[Excerpts of spatial question data]
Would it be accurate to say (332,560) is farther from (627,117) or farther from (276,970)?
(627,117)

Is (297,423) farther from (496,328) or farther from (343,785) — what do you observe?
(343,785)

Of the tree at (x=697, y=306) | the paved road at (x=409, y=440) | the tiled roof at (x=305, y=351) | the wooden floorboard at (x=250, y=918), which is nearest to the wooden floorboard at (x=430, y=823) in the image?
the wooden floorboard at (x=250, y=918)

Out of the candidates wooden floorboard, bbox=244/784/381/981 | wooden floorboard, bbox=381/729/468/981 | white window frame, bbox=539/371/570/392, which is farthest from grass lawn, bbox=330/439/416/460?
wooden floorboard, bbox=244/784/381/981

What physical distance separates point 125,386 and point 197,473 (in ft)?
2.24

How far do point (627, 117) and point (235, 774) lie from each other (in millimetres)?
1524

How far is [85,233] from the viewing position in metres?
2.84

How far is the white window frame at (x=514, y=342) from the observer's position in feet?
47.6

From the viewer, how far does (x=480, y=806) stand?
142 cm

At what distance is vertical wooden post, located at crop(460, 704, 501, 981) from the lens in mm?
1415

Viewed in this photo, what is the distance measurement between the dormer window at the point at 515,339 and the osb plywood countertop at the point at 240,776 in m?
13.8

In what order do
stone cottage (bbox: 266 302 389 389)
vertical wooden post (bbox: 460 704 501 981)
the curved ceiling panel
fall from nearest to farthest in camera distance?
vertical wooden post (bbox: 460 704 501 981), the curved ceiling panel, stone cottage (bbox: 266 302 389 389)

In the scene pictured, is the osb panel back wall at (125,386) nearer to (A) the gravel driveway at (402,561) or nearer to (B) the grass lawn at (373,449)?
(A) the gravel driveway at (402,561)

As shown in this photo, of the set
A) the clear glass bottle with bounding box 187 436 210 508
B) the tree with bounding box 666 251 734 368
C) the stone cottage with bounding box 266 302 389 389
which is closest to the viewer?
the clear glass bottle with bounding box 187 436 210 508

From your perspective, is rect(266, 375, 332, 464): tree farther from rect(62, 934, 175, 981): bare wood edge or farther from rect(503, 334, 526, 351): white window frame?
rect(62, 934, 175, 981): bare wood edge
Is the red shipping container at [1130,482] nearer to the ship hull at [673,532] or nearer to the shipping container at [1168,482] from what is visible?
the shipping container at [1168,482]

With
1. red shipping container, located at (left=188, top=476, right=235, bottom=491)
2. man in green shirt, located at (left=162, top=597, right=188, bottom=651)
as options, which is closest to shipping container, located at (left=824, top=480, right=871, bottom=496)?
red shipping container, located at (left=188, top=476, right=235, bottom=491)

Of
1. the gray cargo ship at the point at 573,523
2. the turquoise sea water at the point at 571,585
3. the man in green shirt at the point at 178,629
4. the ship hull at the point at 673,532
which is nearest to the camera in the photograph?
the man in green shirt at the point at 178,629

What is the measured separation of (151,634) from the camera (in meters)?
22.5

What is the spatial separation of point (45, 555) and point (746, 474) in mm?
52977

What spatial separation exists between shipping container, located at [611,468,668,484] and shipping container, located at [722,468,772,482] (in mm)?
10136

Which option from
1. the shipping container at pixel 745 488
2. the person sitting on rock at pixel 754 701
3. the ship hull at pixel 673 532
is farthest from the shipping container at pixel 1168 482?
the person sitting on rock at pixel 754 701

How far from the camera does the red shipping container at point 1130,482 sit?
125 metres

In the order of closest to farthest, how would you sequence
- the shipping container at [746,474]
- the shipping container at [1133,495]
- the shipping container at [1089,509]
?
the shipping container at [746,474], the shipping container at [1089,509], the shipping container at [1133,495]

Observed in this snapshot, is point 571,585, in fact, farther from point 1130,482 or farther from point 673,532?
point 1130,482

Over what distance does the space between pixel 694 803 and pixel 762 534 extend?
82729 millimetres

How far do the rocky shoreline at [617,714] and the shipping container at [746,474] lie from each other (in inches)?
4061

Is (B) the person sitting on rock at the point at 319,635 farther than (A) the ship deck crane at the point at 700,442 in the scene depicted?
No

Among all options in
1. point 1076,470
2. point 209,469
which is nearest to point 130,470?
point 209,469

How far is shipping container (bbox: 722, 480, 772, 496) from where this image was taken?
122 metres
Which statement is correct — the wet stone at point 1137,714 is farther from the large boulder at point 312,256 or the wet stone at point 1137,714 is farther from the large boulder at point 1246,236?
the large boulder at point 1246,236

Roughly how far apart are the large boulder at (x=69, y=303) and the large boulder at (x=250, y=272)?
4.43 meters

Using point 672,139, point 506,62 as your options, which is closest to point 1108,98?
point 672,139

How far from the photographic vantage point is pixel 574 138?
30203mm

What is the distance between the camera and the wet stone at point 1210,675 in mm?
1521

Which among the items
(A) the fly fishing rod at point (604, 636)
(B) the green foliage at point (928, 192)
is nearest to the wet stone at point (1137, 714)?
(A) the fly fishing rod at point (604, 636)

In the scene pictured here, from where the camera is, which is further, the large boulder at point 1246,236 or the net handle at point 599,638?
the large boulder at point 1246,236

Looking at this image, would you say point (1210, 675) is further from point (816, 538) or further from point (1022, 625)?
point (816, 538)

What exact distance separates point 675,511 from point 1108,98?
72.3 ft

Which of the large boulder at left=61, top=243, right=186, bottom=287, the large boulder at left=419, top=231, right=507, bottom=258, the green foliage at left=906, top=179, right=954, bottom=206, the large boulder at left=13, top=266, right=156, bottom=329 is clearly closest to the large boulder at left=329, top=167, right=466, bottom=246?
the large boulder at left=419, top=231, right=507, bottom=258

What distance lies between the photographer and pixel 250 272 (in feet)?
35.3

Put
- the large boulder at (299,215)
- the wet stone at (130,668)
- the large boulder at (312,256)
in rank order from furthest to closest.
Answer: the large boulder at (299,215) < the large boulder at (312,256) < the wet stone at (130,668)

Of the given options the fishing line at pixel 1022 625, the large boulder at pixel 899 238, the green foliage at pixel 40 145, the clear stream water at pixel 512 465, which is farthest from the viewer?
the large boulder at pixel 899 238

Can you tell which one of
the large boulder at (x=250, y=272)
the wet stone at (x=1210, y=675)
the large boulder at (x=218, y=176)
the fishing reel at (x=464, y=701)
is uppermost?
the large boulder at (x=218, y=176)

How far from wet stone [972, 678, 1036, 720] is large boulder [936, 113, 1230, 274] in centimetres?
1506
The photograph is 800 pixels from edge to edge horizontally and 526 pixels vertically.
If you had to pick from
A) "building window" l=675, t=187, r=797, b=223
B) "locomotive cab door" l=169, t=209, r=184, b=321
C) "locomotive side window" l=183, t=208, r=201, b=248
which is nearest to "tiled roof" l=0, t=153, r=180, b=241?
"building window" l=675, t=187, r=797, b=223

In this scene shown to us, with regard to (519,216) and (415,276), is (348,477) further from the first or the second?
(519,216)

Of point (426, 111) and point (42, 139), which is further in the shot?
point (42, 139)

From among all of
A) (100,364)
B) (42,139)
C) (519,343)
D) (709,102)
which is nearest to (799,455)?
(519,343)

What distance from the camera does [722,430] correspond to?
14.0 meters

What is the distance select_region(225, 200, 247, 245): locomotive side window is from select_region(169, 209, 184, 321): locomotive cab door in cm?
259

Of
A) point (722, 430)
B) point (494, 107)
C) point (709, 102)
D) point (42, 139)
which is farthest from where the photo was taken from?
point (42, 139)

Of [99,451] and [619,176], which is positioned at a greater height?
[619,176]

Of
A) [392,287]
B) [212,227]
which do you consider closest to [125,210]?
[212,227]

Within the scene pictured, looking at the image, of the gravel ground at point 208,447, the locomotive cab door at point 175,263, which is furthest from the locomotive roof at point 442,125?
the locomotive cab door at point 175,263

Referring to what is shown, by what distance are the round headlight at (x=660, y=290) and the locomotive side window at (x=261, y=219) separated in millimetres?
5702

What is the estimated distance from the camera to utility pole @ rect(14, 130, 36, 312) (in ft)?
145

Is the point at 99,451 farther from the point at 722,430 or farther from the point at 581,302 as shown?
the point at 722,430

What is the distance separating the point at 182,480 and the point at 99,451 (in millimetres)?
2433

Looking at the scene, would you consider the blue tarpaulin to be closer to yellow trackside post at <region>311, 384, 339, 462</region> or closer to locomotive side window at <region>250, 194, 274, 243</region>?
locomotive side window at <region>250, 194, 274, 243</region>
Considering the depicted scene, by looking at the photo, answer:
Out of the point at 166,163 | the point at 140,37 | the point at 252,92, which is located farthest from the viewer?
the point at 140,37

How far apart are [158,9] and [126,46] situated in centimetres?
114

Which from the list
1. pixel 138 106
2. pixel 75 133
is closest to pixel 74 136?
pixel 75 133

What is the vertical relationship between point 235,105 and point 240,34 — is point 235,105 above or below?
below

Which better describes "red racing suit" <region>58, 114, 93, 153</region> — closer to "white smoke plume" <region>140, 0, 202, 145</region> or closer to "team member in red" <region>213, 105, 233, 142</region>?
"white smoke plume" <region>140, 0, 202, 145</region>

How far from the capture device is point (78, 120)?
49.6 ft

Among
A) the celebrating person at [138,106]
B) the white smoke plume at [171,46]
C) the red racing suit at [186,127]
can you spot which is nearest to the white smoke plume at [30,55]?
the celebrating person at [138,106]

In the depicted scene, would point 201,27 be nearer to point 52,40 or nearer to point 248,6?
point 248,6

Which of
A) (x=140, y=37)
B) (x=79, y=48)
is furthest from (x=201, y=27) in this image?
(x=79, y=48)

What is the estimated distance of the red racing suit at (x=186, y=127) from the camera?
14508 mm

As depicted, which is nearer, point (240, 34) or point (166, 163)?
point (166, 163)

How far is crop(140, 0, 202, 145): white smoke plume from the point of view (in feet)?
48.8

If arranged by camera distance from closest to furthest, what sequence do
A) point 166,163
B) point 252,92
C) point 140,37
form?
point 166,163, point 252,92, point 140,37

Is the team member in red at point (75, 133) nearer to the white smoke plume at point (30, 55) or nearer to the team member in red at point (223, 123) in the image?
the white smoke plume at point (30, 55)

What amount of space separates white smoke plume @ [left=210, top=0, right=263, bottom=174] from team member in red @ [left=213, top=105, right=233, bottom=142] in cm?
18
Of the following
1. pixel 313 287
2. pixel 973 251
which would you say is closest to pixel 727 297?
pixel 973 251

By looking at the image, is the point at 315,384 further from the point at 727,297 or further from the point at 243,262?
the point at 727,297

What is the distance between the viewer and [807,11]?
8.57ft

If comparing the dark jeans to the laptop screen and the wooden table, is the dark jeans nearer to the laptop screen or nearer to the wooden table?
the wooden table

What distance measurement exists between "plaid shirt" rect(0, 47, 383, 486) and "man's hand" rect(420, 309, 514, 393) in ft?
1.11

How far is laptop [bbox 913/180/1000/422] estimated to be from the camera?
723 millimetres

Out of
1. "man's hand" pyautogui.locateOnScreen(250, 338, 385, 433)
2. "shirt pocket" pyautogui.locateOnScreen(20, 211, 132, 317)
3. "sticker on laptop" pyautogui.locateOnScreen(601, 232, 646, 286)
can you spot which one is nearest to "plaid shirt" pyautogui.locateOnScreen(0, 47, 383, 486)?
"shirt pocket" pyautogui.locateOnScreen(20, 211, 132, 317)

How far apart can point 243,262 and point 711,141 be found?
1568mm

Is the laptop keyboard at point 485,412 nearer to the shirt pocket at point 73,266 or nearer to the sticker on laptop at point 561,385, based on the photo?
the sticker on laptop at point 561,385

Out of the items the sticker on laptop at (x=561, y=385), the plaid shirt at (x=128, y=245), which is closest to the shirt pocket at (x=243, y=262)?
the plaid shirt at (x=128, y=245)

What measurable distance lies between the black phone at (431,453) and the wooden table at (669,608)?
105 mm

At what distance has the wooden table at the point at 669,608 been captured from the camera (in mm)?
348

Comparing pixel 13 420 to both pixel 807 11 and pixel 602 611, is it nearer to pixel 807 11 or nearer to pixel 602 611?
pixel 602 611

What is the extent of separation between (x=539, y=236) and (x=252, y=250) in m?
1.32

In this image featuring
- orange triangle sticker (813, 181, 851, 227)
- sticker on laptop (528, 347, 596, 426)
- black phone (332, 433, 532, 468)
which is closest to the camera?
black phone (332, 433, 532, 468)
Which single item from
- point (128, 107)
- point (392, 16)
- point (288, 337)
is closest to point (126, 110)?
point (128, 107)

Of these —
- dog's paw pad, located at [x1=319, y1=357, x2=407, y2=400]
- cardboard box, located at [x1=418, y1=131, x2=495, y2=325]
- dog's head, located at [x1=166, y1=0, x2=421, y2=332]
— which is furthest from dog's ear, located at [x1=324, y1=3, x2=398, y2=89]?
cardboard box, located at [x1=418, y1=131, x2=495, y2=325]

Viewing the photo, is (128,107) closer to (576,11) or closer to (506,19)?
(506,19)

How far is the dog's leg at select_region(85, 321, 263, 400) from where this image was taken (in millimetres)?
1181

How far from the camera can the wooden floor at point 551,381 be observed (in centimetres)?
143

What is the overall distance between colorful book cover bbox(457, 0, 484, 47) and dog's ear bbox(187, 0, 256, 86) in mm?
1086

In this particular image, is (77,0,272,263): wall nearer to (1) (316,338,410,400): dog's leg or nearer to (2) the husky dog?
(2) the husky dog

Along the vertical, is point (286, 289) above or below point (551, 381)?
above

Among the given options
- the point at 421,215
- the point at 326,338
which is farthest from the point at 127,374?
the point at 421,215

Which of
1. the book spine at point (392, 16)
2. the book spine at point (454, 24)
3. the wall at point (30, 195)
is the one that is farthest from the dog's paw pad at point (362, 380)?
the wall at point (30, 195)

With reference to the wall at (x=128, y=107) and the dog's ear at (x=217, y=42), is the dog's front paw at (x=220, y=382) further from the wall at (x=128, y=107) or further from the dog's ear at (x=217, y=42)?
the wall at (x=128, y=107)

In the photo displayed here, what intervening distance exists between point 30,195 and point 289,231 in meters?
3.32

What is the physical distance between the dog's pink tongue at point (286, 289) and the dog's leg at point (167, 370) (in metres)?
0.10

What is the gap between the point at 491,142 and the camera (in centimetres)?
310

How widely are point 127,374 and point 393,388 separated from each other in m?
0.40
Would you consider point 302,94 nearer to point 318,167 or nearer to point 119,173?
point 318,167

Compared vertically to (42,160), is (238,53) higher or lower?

Required work:
Write out the lines from the very first one through the line containing "vertical wooden post (bbox: 460 704 501 981), the", with both of those lines included.

Solved problem:
Would it be accurate to say (332,560) is farther from (627,117) or farther from (276,970)?
(627,117)

Is (297,423) farther from (496,328) or farther from (343,785) — what do you observe?
(343,785)

Of the tree at (x=697, y=306) | the paved road at (x=409, y=440) | the tiled roof at (x=305, y=351) | the wooden floorboard at (x=250, y=918), which is nearest to the wooden floorboard at (x=430, y=823) in the image?
the wooden floorboard at (x=250, y=918)

Out of the candidates wooden floorboard, bbox=244/784/381/981 | wooden floorboard, bbox=381/729/468/981 | white window frame, bbox=539/371/570/392, which is farthest from grass lawn, bbox=330/439/416/460?
wooden floorboard, bbox=244/784/381/981

What physical distance separates point 125,386 and point 197,473 (in ft)?
2.24

How far do point (627, 117) and point (235, 774) lie from each other (in millimetres)?
1524

How far is [85,233] from the viewing position in metres?
2.84

How far is the white window frame at (x=514, y=342) from the observer's position in feet?
47.6

From the viewer, how far does (x=480, y=806) stand?
142 cm

At what distance is vertical wooden post, located at crop(460, 704, 501, 981) from the lens in mm?
1415

Viewed in this photo, what is the distance measurement between the dormer window at the point at 515,339 and the osb plywood countertop at the point at 240,776 in m?
13.8

In what order do
stone cottage (bbox: 266 302 389 389)
vertical wooden post (bbox: 460 704 501 981)
the curved ceiling panel
fall from nearest to farthest in camera distance?
vertical wooden post (bbox: 460 704 501 981), the curved ceiling panel, stone cottage (bbox: 266 302 389 389)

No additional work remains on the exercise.